Charles Palliser, 1989
Heavily influenced by Charles Dickens, Palliser uses every trick in Dickens' books—even appropriating the great author's middle name for his hero—to create his brilliant, imaginative novel. Palliser out Dickens Dickens.
Set in the 19th century, The Quincunx is a mystery. The story follows the fortunes—or lack thereof—of young John Mellamphy as he seeks to restore himself and his mother to their rightful inheritance. Threatened by mysterious enemies, mother and son flee to London and there begin a downward spiral into poverty. This is Dickens' London, and Palliser, building on 12 years of research, paints a vivid portrait—from speech patterns and apparel to sewer tunnels and fog.
London's Byzantine nature reflects the mystery at the heart of the story—a twisted puzzle that John struggles to make sense of. Betrayal follows betrayal, one villain more unsavory than the last. Who are these people and why are they intent on his destruction?
Still, each disaster reveals more pieces of the puzzle, bringing John closer to a solution, to knowledge of his own identity and his rightful place in the world.

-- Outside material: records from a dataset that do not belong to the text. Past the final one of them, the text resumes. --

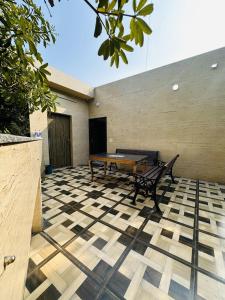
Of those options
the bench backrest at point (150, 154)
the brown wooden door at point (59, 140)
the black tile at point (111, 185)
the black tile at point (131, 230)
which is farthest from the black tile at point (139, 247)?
the brown wooden door at point (59, 140)

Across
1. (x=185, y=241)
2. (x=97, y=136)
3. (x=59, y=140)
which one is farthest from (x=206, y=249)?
(x=97, y=136)

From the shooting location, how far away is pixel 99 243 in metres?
1.54

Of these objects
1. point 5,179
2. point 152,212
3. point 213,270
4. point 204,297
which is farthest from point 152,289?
point 5,179

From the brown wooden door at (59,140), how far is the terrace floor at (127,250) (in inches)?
110

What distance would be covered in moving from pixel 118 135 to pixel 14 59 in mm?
4391

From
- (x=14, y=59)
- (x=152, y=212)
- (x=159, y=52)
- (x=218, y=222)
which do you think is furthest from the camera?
(x=159, y=52)

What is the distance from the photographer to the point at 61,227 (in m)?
1.80

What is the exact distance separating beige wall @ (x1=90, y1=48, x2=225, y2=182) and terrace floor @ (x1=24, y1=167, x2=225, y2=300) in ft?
5.31

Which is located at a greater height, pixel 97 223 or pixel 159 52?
pixel 159 52

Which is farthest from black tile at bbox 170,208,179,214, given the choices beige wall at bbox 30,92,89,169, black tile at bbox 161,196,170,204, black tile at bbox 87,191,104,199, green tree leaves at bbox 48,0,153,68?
beige wall at bbox 30,92,89,169

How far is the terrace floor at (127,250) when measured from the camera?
1.09 metres

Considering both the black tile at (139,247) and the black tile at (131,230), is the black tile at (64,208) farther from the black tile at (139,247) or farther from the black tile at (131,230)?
the black tile at (139,247)

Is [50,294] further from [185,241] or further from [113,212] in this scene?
[185,241]

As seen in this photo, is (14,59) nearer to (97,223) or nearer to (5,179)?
(5,179)
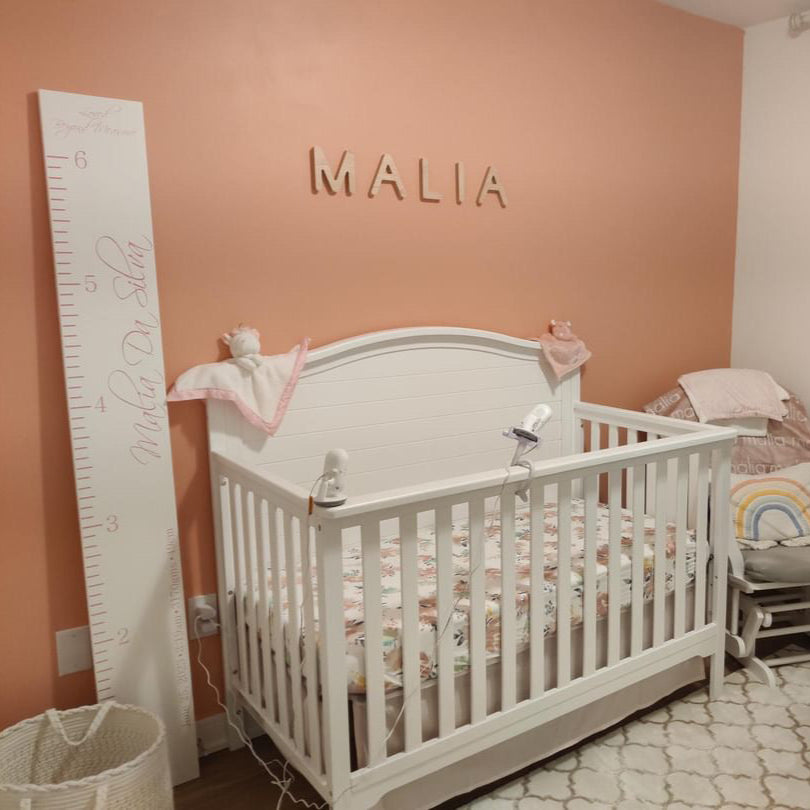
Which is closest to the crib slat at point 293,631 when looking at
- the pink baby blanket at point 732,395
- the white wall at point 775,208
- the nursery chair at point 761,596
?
the nursery chair at point 761,596

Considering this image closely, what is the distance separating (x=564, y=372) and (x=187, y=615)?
1.43m

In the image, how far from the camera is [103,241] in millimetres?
1707

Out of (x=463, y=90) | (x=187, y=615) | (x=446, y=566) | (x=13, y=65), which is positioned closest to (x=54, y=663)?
(x=187, y=615)

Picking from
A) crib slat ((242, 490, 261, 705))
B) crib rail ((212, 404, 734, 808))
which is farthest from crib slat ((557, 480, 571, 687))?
crib slat ((242, 490, 261, 705))

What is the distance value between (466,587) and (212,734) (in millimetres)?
867

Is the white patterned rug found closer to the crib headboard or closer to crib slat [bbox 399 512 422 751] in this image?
crib slat [bbox 399 512 422 751]

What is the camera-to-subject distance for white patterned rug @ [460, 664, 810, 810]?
1784 mm

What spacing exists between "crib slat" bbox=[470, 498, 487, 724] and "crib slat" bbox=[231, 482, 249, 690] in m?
0.59

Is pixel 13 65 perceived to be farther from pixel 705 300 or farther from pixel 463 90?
pixel 705 300

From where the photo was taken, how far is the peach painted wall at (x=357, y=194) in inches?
67.3

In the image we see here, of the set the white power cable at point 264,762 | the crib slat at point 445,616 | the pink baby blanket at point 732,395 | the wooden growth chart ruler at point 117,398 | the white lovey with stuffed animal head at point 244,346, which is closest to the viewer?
the crib slat at point 445,616

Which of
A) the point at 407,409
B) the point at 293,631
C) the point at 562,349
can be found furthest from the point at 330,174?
the point at 293,631

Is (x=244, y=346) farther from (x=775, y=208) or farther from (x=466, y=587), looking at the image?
(x=775, y=208)

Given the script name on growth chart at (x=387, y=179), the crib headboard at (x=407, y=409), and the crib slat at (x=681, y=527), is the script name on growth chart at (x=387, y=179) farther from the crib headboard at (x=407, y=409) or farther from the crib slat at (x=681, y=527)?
the crib slat at (x=681, y=527)
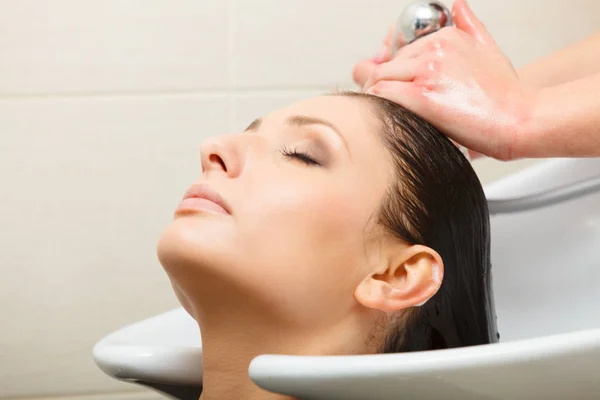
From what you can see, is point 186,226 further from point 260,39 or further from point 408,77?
point 260,39

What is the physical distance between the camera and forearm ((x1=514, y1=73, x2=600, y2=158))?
0.81 meters

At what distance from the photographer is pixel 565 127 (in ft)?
2.65

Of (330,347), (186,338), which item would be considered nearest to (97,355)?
(186,338)

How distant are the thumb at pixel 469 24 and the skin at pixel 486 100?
0.07 ft

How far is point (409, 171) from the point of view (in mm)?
822

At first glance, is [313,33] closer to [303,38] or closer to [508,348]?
[303,38]

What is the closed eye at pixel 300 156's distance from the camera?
798 millimetres

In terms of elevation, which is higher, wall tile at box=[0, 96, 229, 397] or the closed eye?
the closed eye

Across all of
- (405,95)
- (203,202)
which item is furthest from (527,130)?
(203,202)

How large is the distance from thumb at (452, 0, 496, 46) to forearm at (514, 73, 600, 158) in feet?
0.50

Warning: the ending is inconclusive. "Postmodern" as said in Lit Biz—it denies reader expectations and the desire for good to vanquish evil. Like John Fowles The French Lieutenant's Woman ... or Dickens' own Great Expectations, this book doesn't seek to satisfy our longing for happy endings; that would be easy. Instead, the book settles for possible outcomes, pretty much like life itself.
Happy ending or not, The Quincunx is a compulsive read. And if reading it for a book club, consider dividing it in two.